Elastic dipole alignment is the origin of anelasticity and electrostriction in aliovalent-doped ceria

We investigated the nature of recently discovered anelasticity and electrostriction in aliovalent ceria. DC bias ≤10 kV/cm was applied to trivalent-doped ceria ceramics. ∼20 nm thick TaO_x was used as a blocking layer at the Ta electrode/ceramic interface. Strain was monitored in situ with X-ray diffraction and X-ray absorption spectroscopy. The electric field produces out-of-plane tensile strain ≤ 1200 ppm near the positive electrode.
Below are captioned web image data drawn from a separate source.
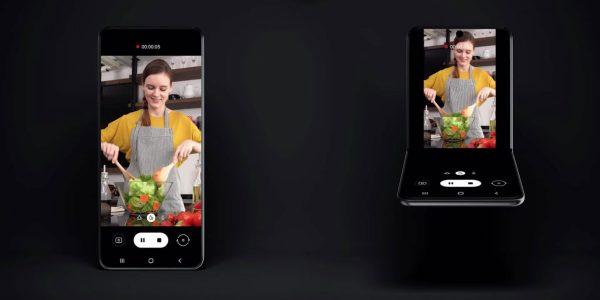 Samsung Galaxy Z Flip - Une double caméra et un deuxième mini écran
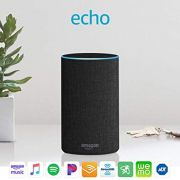 Alexa Echo, A Caixa De Som Inteligente Da Amazon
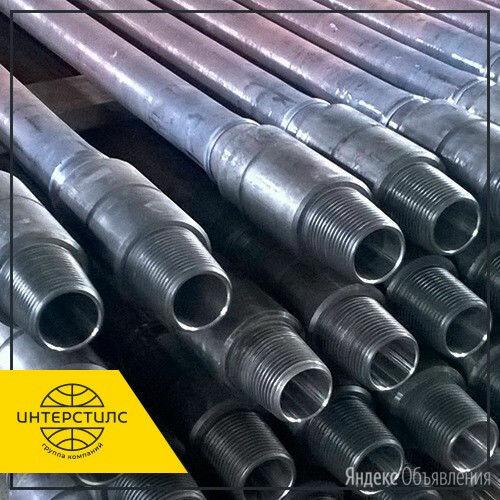Труба бурильная СБТМ 73х9х9000 мм по цене 12200₽ - Готовые строения, фото 0
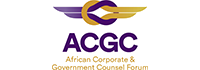 ACGC - Logo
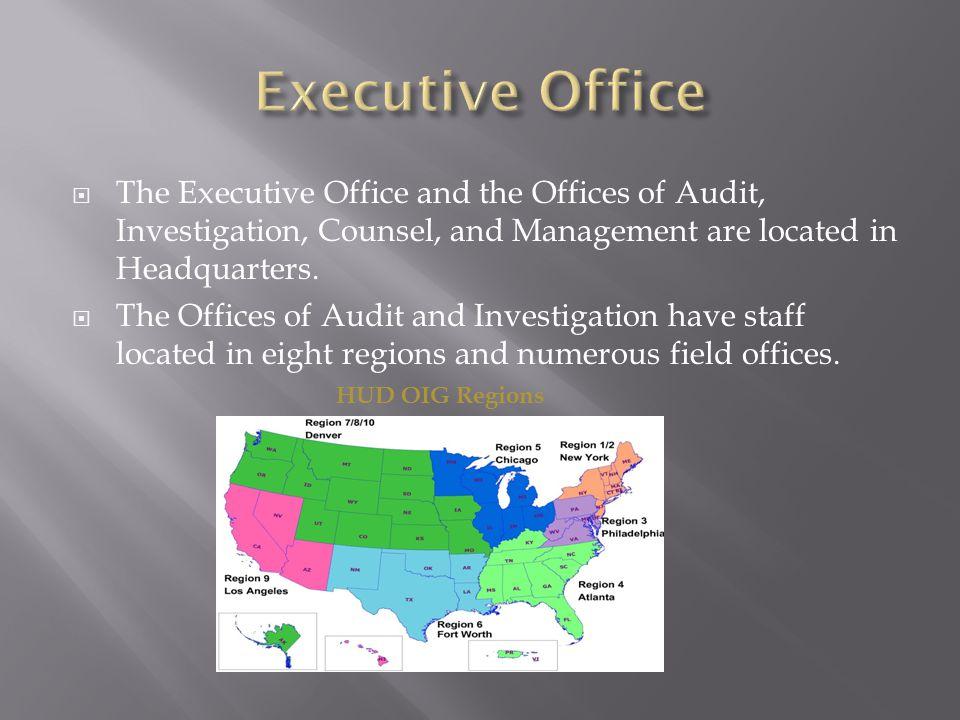 Civil Fraud Data Mining & Analytics Inspections & Evaluations Fraud Prevention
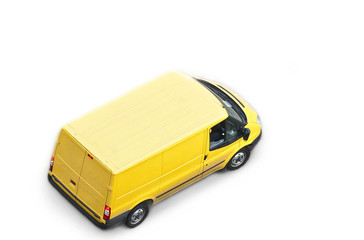 delivery minivan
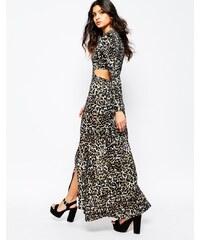 Somedays Lovin - Wagon - Maxi robe à imprimé léopard avec découpes au dos - Multi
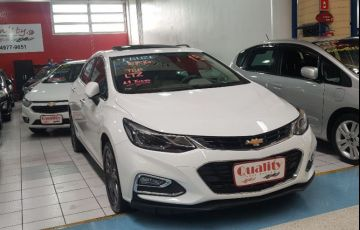Chevrolet Cruze 1.4 Turbo Sport6 LTZ 16v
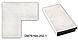 Зеркало настенное в раме Factura Snow-white pattern 60х174 см белое, фото 2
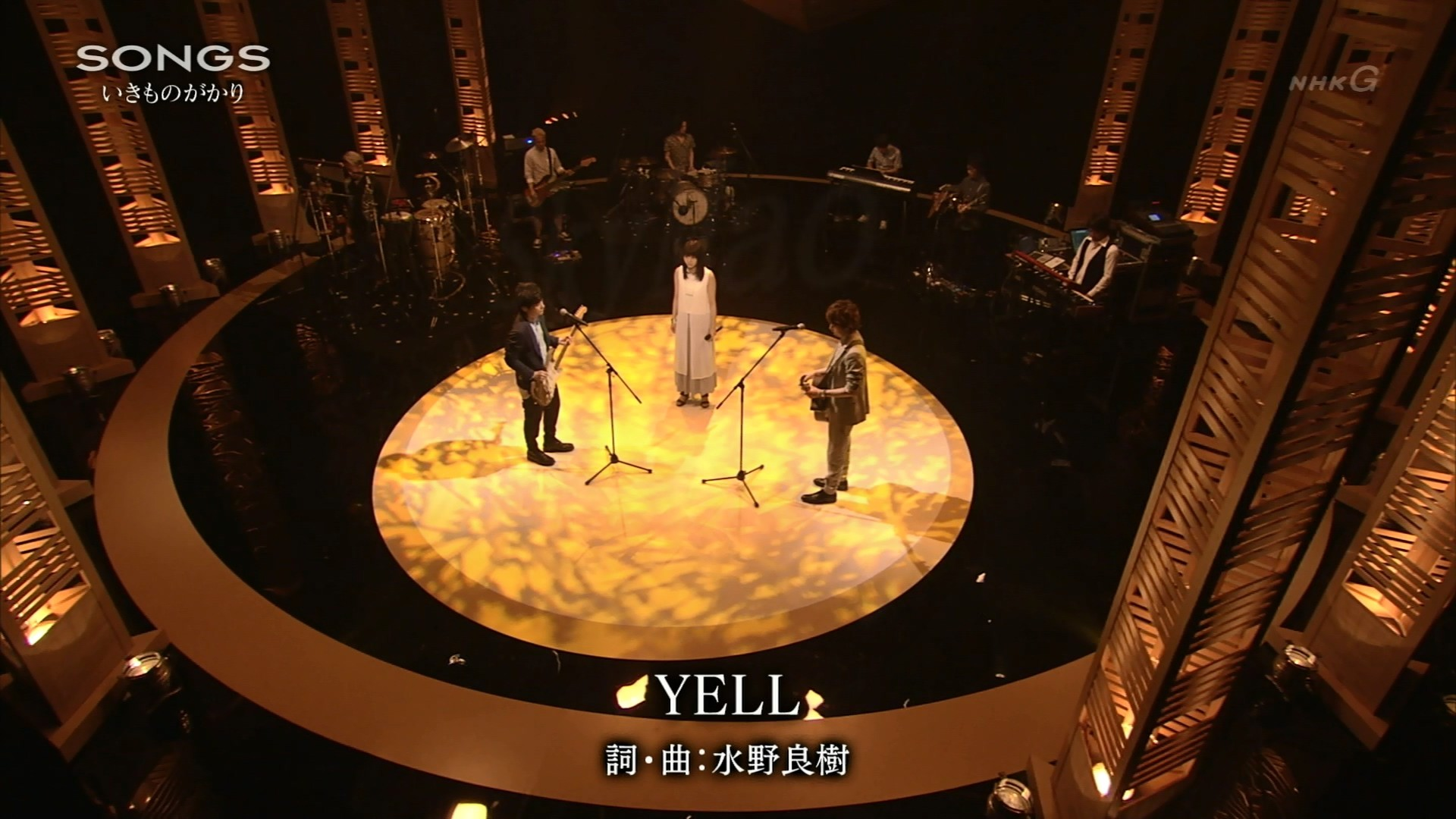 2016.04.28 全場(SONGS).ts_20160428_231857.040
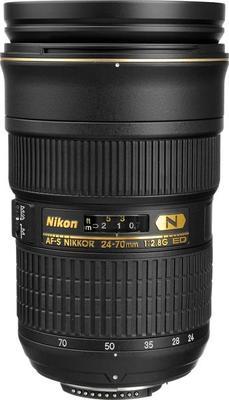 Nikon AF-S Nikkor 24-70mm f/2.8G ED Objektiv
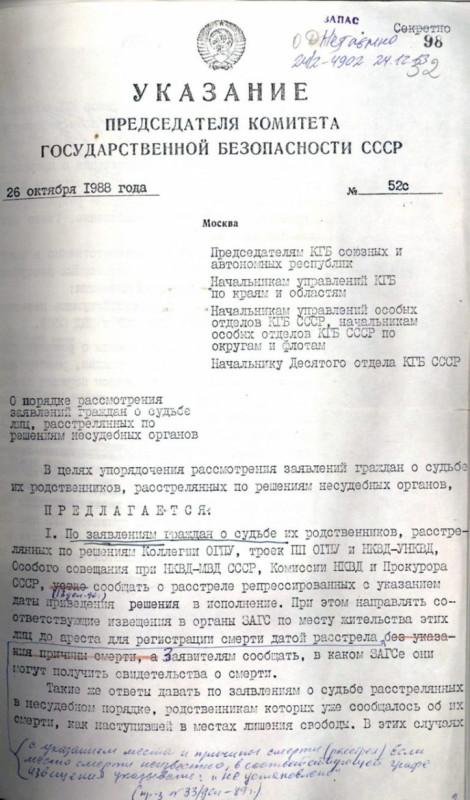 https://ic.pics.livejournal.com/p_balaev/72782696/48306/48306_800.jpg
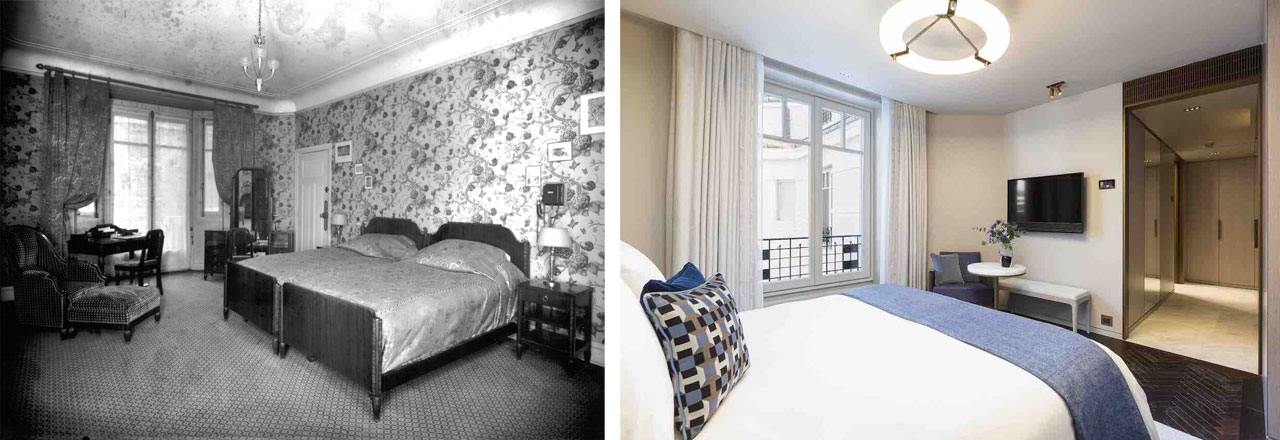 A comparison between one of the more luxurious rooms of the beginning of the twentieth century and a new one designed by Lema Contract.
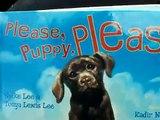 Please Baby Please, Please Puppy Please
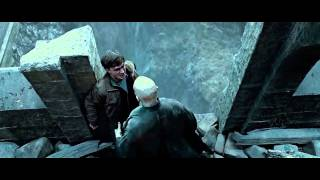 Harry Potter and the Deathly Hallows  Part 2 - Trailer Official HD.mp4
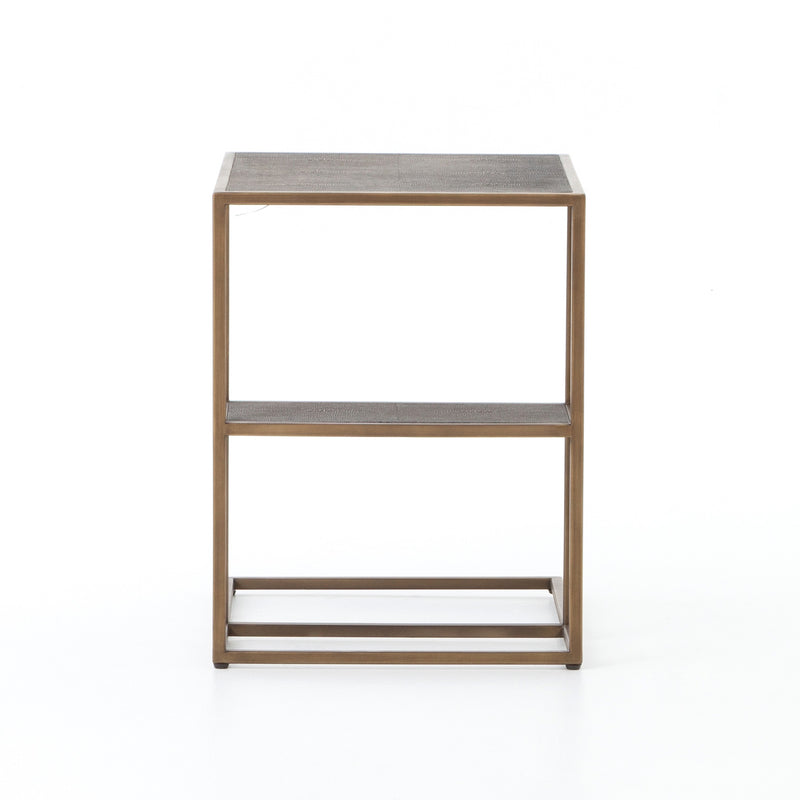SHAGREEN C Side Table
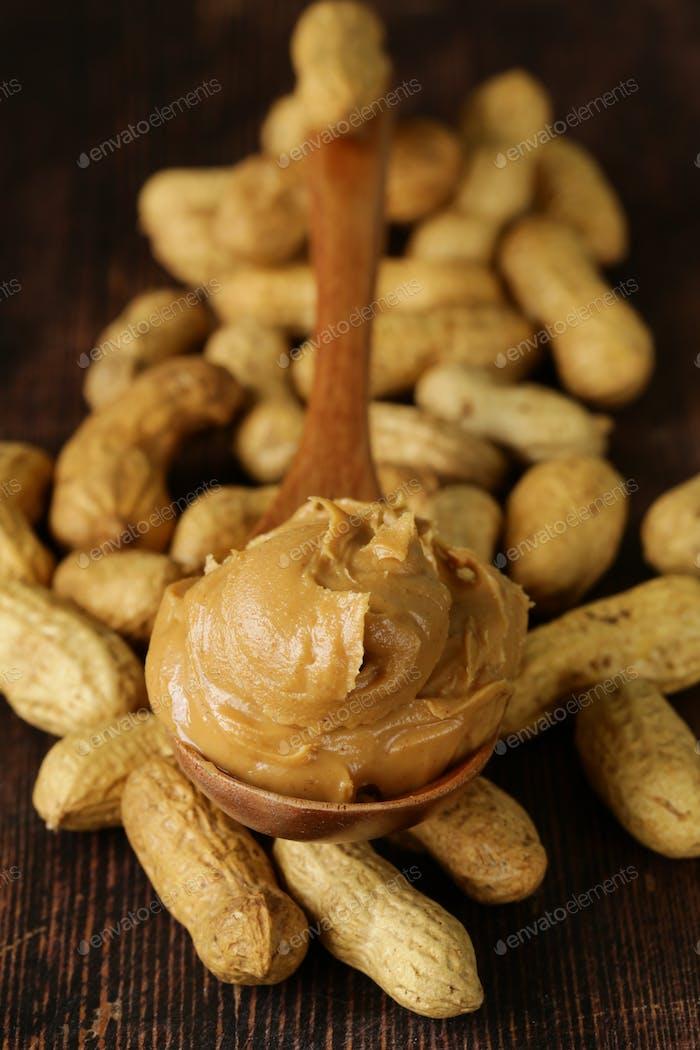 Peanut Butter In A Wooden Spoon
Upon field removal, strain persists for ≥ 24 h at 300 K but is fully reversible following 5 h at 413 K. The positive strain is not due to compositional change; rather, it is anelastic residual strain, confirming the existence of elastic dipoles. From the dopant concentration dependence of the saturation strain, the elastic dipole extent is estimated to be ∼1.9 unit cells. Density functional theory (DFT) calculations predict the formation of extended elastic dipoles due to interacting oxygen vacancies and trivalent dopants. Combining DFT and molecular dynamics (MD) simulations, we offer a model that explains key experimental observations: absence of zero-field elastic dipole; contraction in the direction of the electric field on a time scale ≤ 4 s; and large expansion in the DC electric field after 14 h. The proposed model may describe anelasticity and electrostriction in other ionic conductors where they originate from dopant-vacancy induced elastic dipoles.